Mi sta simpatico Pier Luigi Bersani. Quando parla mi mette buon umore e non solo perché mi ricorda il mitico pareggio di Silvio Berlusconi, con tanto di spazzolata televisiva alla sedia di Travaglio, alle Politiche del 2013 o il killeraggio di Romano Prodi a opera del Pd guidato da lui, per silurare due piccioni con una fava, l’ex premier e lui. Mi fa sorridere che non faccia che dire cose di sinistra, anche se la cosa migliore che ha fatto nella sua lunga vita politica in realtà sia di destra: le liberalizzazioni, quand’era ministro dello Sviluppo Economico.

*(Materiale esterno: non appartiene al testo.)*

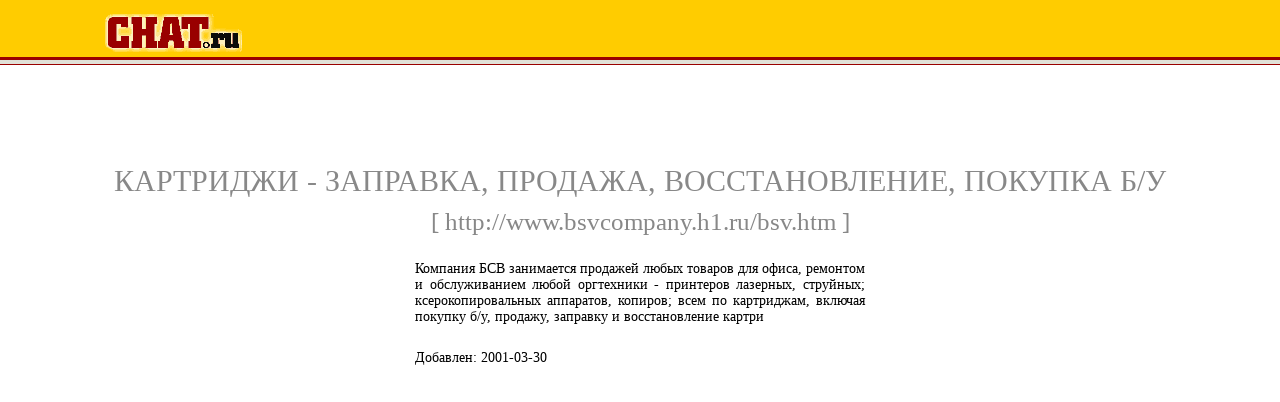

--- FILE ---
content_type: text/html; charset=utf-8
request_url: https://www.google.com/recaptcha/api2/aframe
body_size: 270
content:
<!DOCTYPE HTML><html><head><meta http-equiv="content-type" content="text/html; charset=UTF-8"></head><body><script nonce="G_wQQN4WYHpRpiZODOKqMA">/** Anti-fraud and anti-abuse applications only. See google.com/recaptcha */ try{var clients={'sodar':'https://pagead2.googlesyndication.com/pagead/sodar?'};window.addEventListener("message",function(a){try{if(a.source===window.parent){var b=JSON.parse(a.data);var c=clients[b['id']];if(c){var d=document.createElement('img');d.src=c+b['params']+'&rc='+(localStorage.getItem("rc::a")?sessionStorage.getItem("rc::b"):"");window.document.body.appendChild(d);sessionStorage.setItem("rc::e",parseInt(sessionStorage.getItem("rc::e")||0)+1);localStorage.setItem("rc::h",'1768969488197');}}}catch(b){}});window.parent.postMessage("_grecaptcha_ready", "*");}catch(b){}</script></body></html>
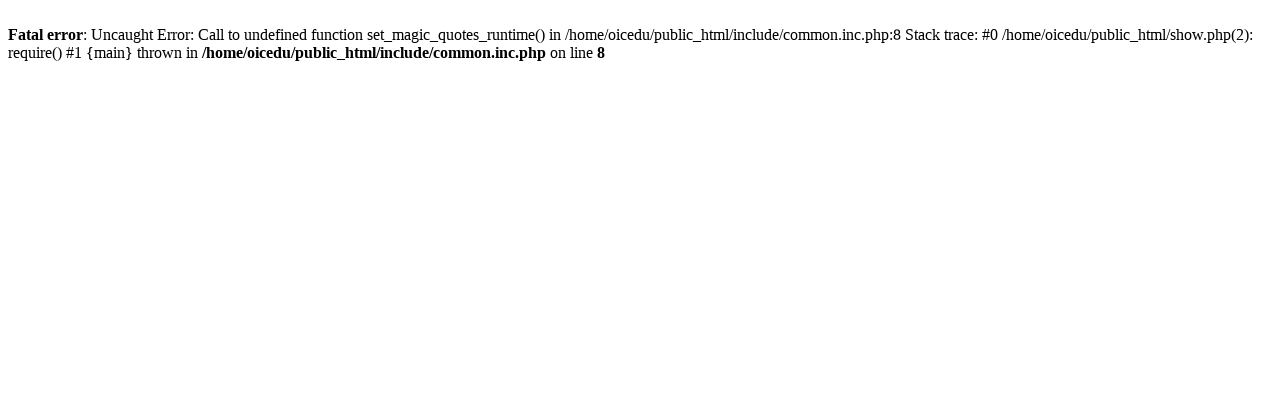

--- FILE ---
content_type: text/html; charset=UTF-8
request_url: http://www.oicedu.ca/show.php?contentid=178
body_size: 327
content:
<br />
<b>Fatal error</b>:  Uncaught Error: Call to undefined function set_magic_quotes_runtime() in /home/oicedu/public_html/include/common.inc.php:8
Stack trace:
#0 /home/oicedu/public_html/show.php(2): require()
#1 {main}
  thrown in <b>/home/oicedu/public_html/include/common.inc.php</b> on line <b>8</b><br />
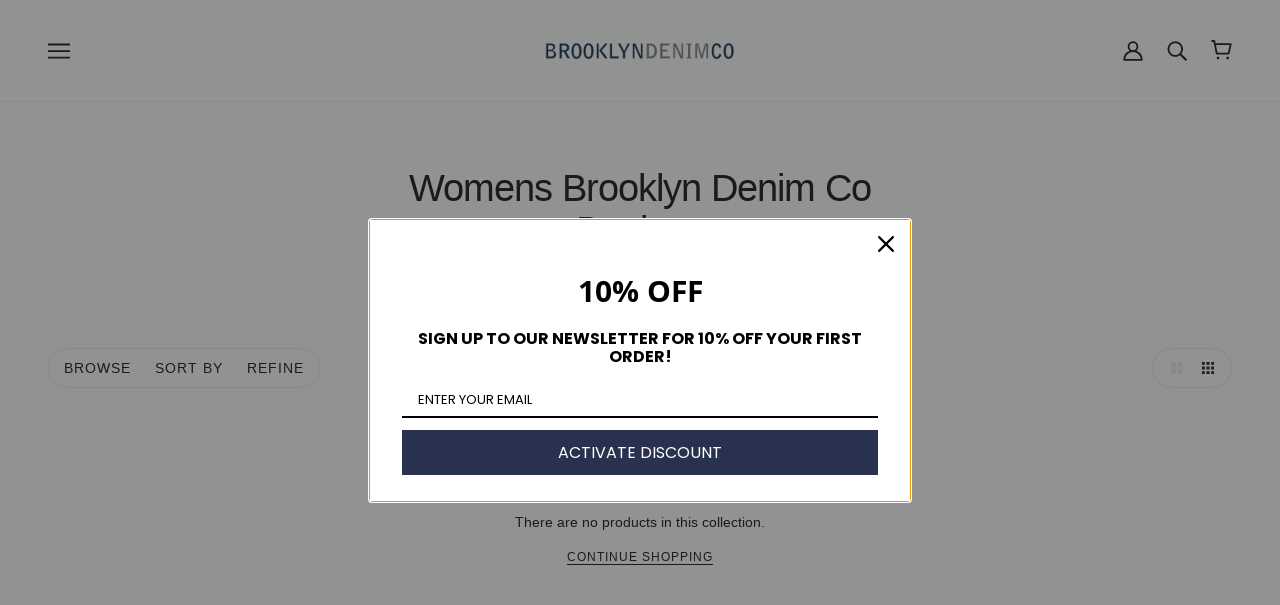

--- FILE ---
content_type: text/css
request_url: https://brooklyndenimco.com/cdn/shop/t/36/assets/flits_custom.css?v=133881370446091440291642882415
body_size: -630
content:
/*# sourceMappingURL=/cdn/shop/t/36/assets/flits_custom.css.map?v=133881370446091440291642882415 */
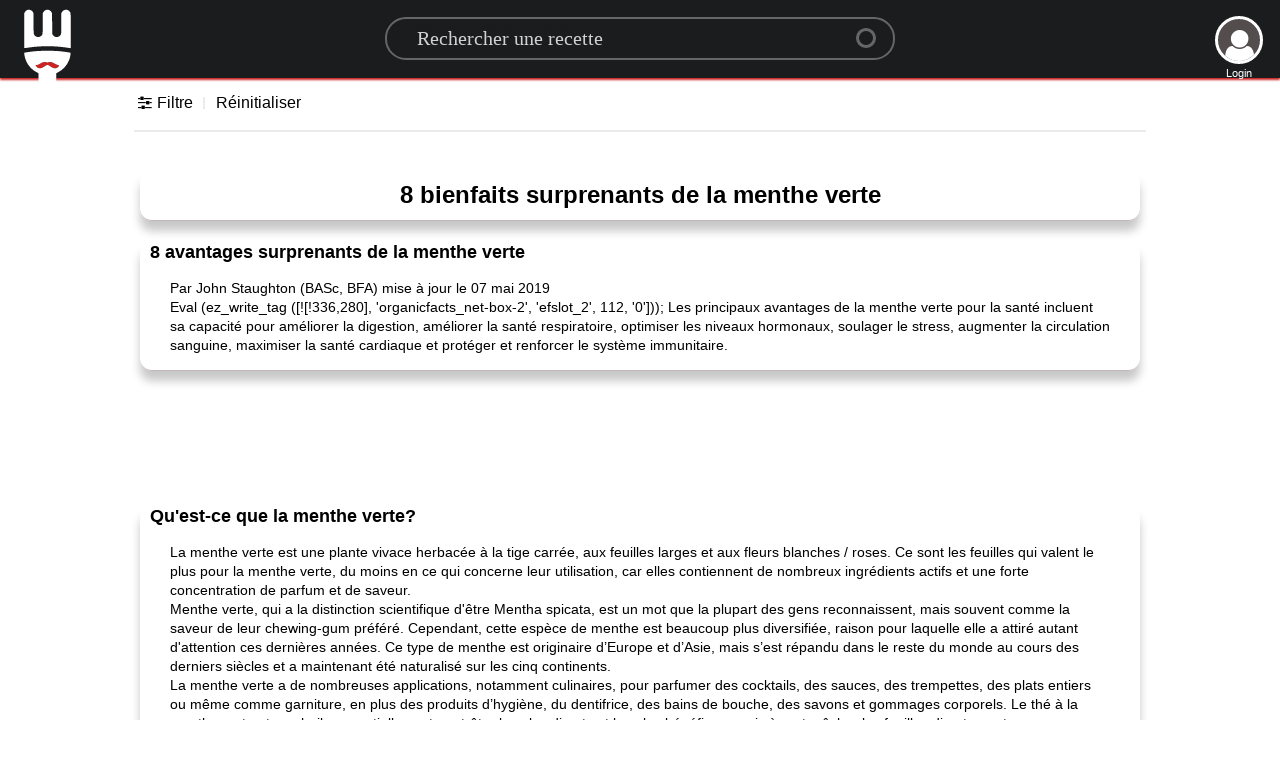

--- FILE ---
content_type: text/html; charset=utf-8
request_url: https://www.google.com/recaptcha/api2/aframe
body_size: 267
content:
<!DOCTYPE HTML><html><head><meta http-equiv="content-type" content="text/html; charset=UTF-8"></head><body><script nonce="rPa6G73PGkAx_871NlZ-GA">/** Anti-fraud and anti-abuse applications only. See google.com/recaptcha */ try{var clients={'sodar':'https://pagead2.googlesyndication.com/pagead/sodar?'};window.addEventListener("message",function(a){try{if(a.source===window.parent){var b=JSON.parse(a.data);var c=clients[b['id']];if(c){var d=document.createElement('img');d.src=c+b['params']+'&rc='+(localStorage.getItem("rc::a")?sessionStorage.getItem("rc::b"):"");window.document.body.appendChild(d);sessionStorage.setItem("rc::e",parseInt(sessionStorage.getItem("rc::e")||0)+1);localStorage.setItem("rc::h",'1768893872031');}}}catch(b){}});window.parent.postMessage("_grecaptcha_ready", "*");}catch(b){}</script></body></html>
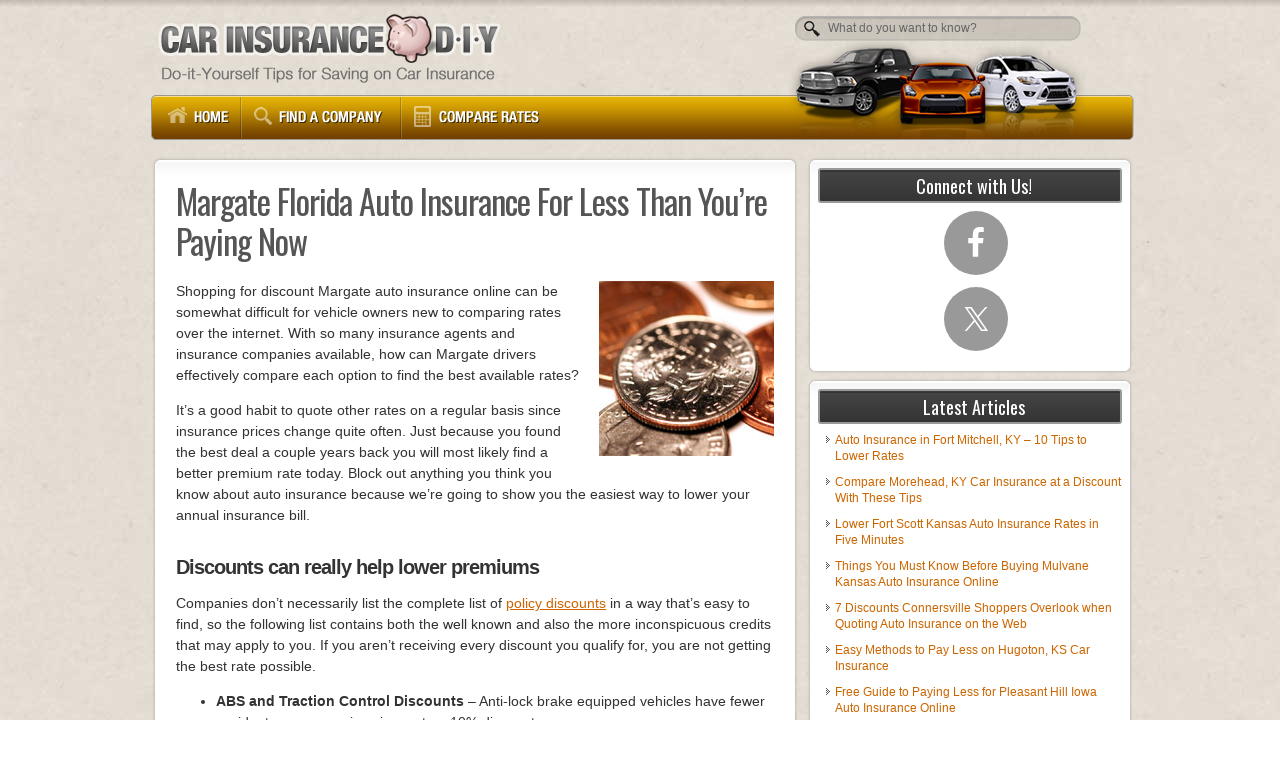

--- FILE ---
content_type: application/javascript; charset=utf8
request_url: https://www.carinsurancediy.com/wp-content/plugins/leads-master/assets/newtab.js?ver=6.8.3
body_size: 542
content:
jQuery(document).ready(function($) {
  var iOS = /iPad|iPhone|iPod/.test(navigator.userAgent) && !window.MSStream;

  $('body').on('click', '.mda-submit', function(e) {
    var form = $(this).closest('form')
    form.attr('btnClicked', true);
    form.submit();
  });

  $('body').on('focus', '[name=zipcode]', function(e) {
    quote_hide_tooltips();
  });

  $('body').on('blur', 'form', function(e) {
    quote_hide_tooltips();
  });
  
  $(window).on('resize', function(e) {
    quote_hide_tooltips();
  });

  function quote_hide_tooltips() {
    $('.field-holder').each(function(i,z) {
      tlite.hide(z);
    })
  }

  $('body').on('submit', 'form', function(e) {
    var form = $(this);
    var zip = $(this).find("[name=zipcode]");
    var typeSelect = $(this).find("select[name=type]");
    var popper = null;

    if(zip.length > 0) {
      if(typeSelect.length > 0 && !typeSelect.val()) {
        e.preventDefault();
        setTimeout(function() {
          tlite.show(typeSelect.closest('.field-holder')[0], { grav: 's' })
        }, 100);
        return false;
      }
      if(!zip.val() || zip.val().length < 5) {
        e.preventDefault();
        setTimeout(function() {
          tlite.show(zip.closest('.field-holder')[0], { grav: 's' })
        }, 100);
        return false;
      } else {
        if(!iOS || form.attr('btnClicked')) {
          submitForm(form, e);
        } else {
          e.preventDefault();
          var button = form.find('.mda-submit').closest('.field-holder')[0];
          zip.blur();
          tlite.show(button, { grav: 's' })
          form.find('.mda-submit').addClass('needs-submit');
          setTimeout(function() {
            form.find('.mda-submit').removeClass('needs-submit');
          }, 1000);
          return false;
        }
      }
    }
  });

  function submitForm(form, e) {
    if(form.has('[name="zipcode"],[name="zip"]').length) {
      if(showPopup(form)) {
         var zip = form.find('[name="zipcode"],[name="zip"]').val();
         var type = getInsuranceType(form);
         var referrer = form.find('[name="referrer"]').val();
         var tag = form.find('[name="tag"]').val();
         var insured = form.find('[name="insured"]:checked').val();
         var maPlacement = form.find('[name="ma_placement"]').val();
         var qwPlacement = form.find('[name="qw_placement"]').val();
         window.open('/apps?zipcode=' + zip + '&type=' + type + "&referrer=" + referrer + 
           "&tag=" + tag + (insured ? "&insured=" + insured : "") +
          (maPlacement ? "&ma_placement=" + maPlacement : "") +
          (qwPlacement ? "&qw_placement=" + qwPlacement : "")
         );
      }

      if(!showNative(form) ) {
         e.preventDefault();
         return false;
      }
    }
  }

   function getInsuranceType(form) {
      var type = form.find('[name="type"]').val(), alt_type = form.find('[name="alt_type"]').val();
      if( type == "Other" && alt_type)
         return alt_type;
      else 
         return type;
   }

   function standardizeType(rawType) {
      switch(rawType) {
         case "Home": return 'home';
         case "Renter": return 'renter';
         case "Long Term Care": return 'long term care';
         case "Disability":
         case "Health": return "health";
         case "Dental": return "dental";
         case "Travel": return "travel";         
         case "Life": return "life";
         case "Business": return "business";
         case "Motorcycle": return "motorcycle";
         case "Electronics": return "electronics";
         case "Pet": return "pet";
         case "Medicare": return 'medicare';
         case "Burial": return 'burial';
         case 'Group Health': return 'group health';
         case 'Commercial': return 'commercial';
         case 'Child Life': return 'child life'; 
         case 'Rental': return 'rental';
         case 'Condo': return 'condo';
         case 'RV': return 'rv';
         case 'Boat': return 'boat';
      }
      return "auto";
   }
      
   function showPopup(form) {
      var type = getInsuranceType(form);
      type = standardizeType(type);
      return QUOTE_POPUP_TYPES[type];
   }

   function showNative(form) {
      var type = getInsuranceType(form);
      type = standardizeType(type);
      return QUOTE_NATIVE_TYPES[type];     
   }
});
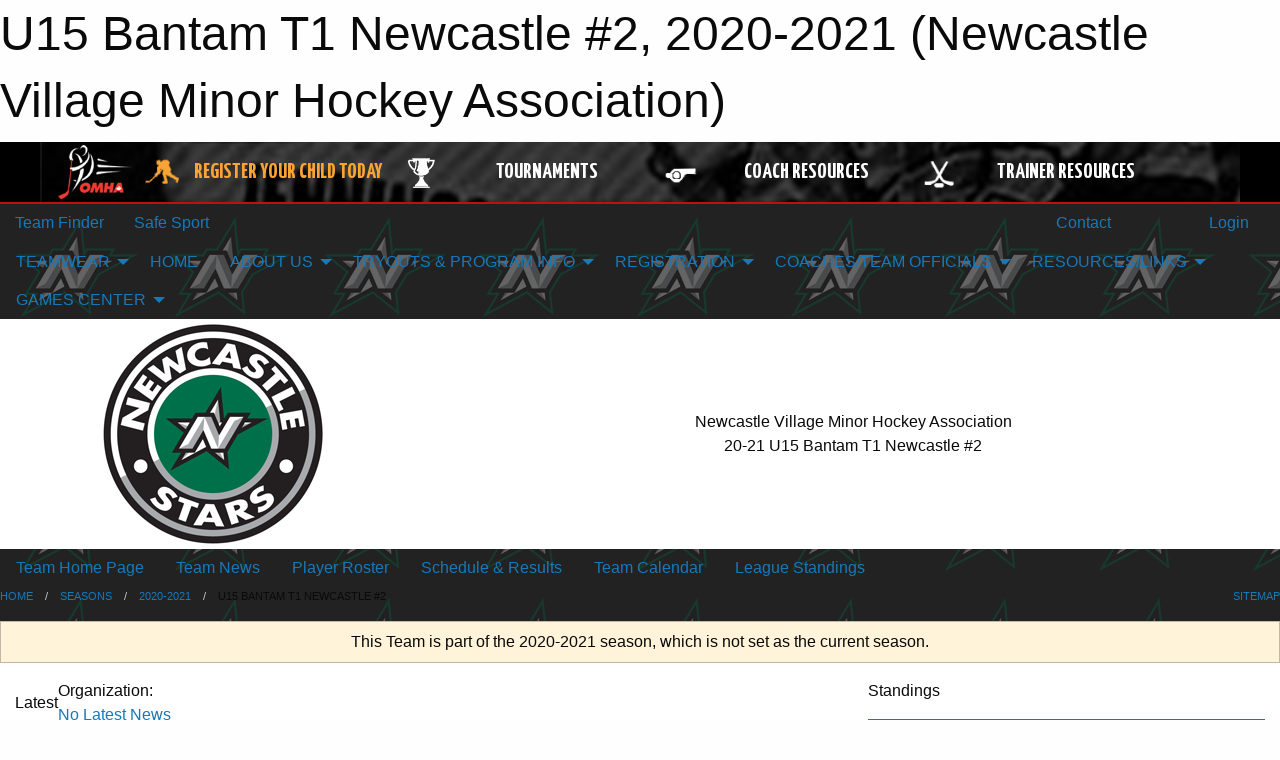

--- FILE ---
content_type: text/html; charset=utf-8
request_url: https://www.google.com/recaptcha/api2/aframe
body_size: 248
content:
<!DOCTYPE HTML><html><head><meta http-equiv="content-type" content="text/html; charset=UTF-8"></head><body><script nonce="RXb80dQuKmK4NFfyQymGeg">/** Anti-fraud and anti-abuse applications only. See google.com/recaptcha */ try{var clients={'sodar':'https://pagead2.googlesyndication.com/pagead/sodar?'};window.addEventListener("message",function(a){try{if(a.source===window.parent){var b=JSON.parse(a.data);var c=clients[b['id']];if(c){var d=document.createElement('img');d.src=c+b['params']+'&rc='+(localStorage.getItem("rc::a")?sessionStorage.getItem("rc::b"):"");window.document.body.appendChild(d);sessionStorage.setItem("rc::e",parseInt(sessionStorage.getItem("rc::e")||0)+1);localStorage.setItem("rc::h",'1769011990047');}}}catch(b){}});window.parent.postMessage("_grecaptcha_ready", "*");}catch(b){}</script></body></html>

Con la sua segreteria il Pd perse otto punti rispetto alle elezioni precedenti, quando lo guidava Walter Veltroni, ma a sinistra lo ritengono un guru e pendono ancora dalle sue labbra. Si vede che chi è arrivato dopo ancora lo fa rimpiangere. Lui è molto compreso nella sua parte e gira l’Italia «con l’orecchio a terra», afferma, per capire meglio la gente. Ne è nato un libro “Chiedimi chi erano i Beatles” (Rizzoli), titolo datato come il personaggio e non originale come i suoi pensieri, che ha generato una doverosa intervista sul Corriere della Sera a prestigiosa firma di Tommaso Labate. Il tema?
Chiedimi se fossi stato premier... Ne emerge che non ci credeva neanche lui, visto che confessa di non essersi mai illuso che Grillo avrebbe dato il via libera al suo governo. Si consoli, non sarà il Mosé del Pd, colui che lavorò per la terra promessa dell’alleanza rossogialla ma non la vide perché il destino aveva in progetto di affidarla a qualcun altro. Neanche Elly Schlein ce la farà, e forse è meglio così anche per lei, visto che a Matteo Renzi, il solo che con maneggi parlamentari è riuscito a confezionarla, nessuno gliel’ha ancora perdonata e a Mario Draghi, che vi si prestò, è costata il Quirinale. La vera bomba però è quando Bersani confessa che, se fosse arrivato a Palazzo Chigi, la prima cosa che avrebbe fatto è un decreto legge per imporre lo ius soli, ovverosia la cittadinanza automatica a chiunque nasce in Italia, indipendentemente dalle sue origini. Erano quelli i tempi dell’esplosione dell’immigrazione illegale, con tanto di boom di naufragi e morti in mare. Erano anche i tempi di chi sull’accoglienza faceva i soldi: una ricca diaria per chi teneva nei suoi centri d’accoglienza i clandestini, senza stare a badare in quali condizioni, spesso disumane, venissero ospitati. Ma questi in fondo sono argomentazioni politiche, che non danno la misura dell’enormità rivelata.
L’ex segretario del Pd, che tutti i giorni va in tv per spiegarci quanto sia autoritario questo governo di centrodestra, che appena entrato nella stanza dei bottoni avrebbe imposto una norma tanto delicata e divisiva, di sensibilità costituzionale, tanto per intendersi. Un cambiamento di indirizzo così marcato e una decisione che ha un tale impatto sulla società che in ogni altra nazione occidentale comporta anni di dibattito pubblico ma che invece il segretario dem avrebbe imposto di forza. «Ai blocchi di partenza» spiega infatti il premier mancato, «nessuno si sarebbe assunto la responsabilità di votare contro il presidente del Consiglio su un provvedimento proposto da lui». Altro che Mosé, che ha speso la vita per dare un futuro al suo popolo. La prima cosa che avrebbe fatto Bersani come capo dell’Italia sarebbe stata cambiare il suo popolo. A quel punto, il nuovo libro era già bello che pronto, o quantomeno titolato: “Chiedimi chi erano gli italiani...”. La politica è vigliacca e traditrice: tocca perfino ringraziare Grillo.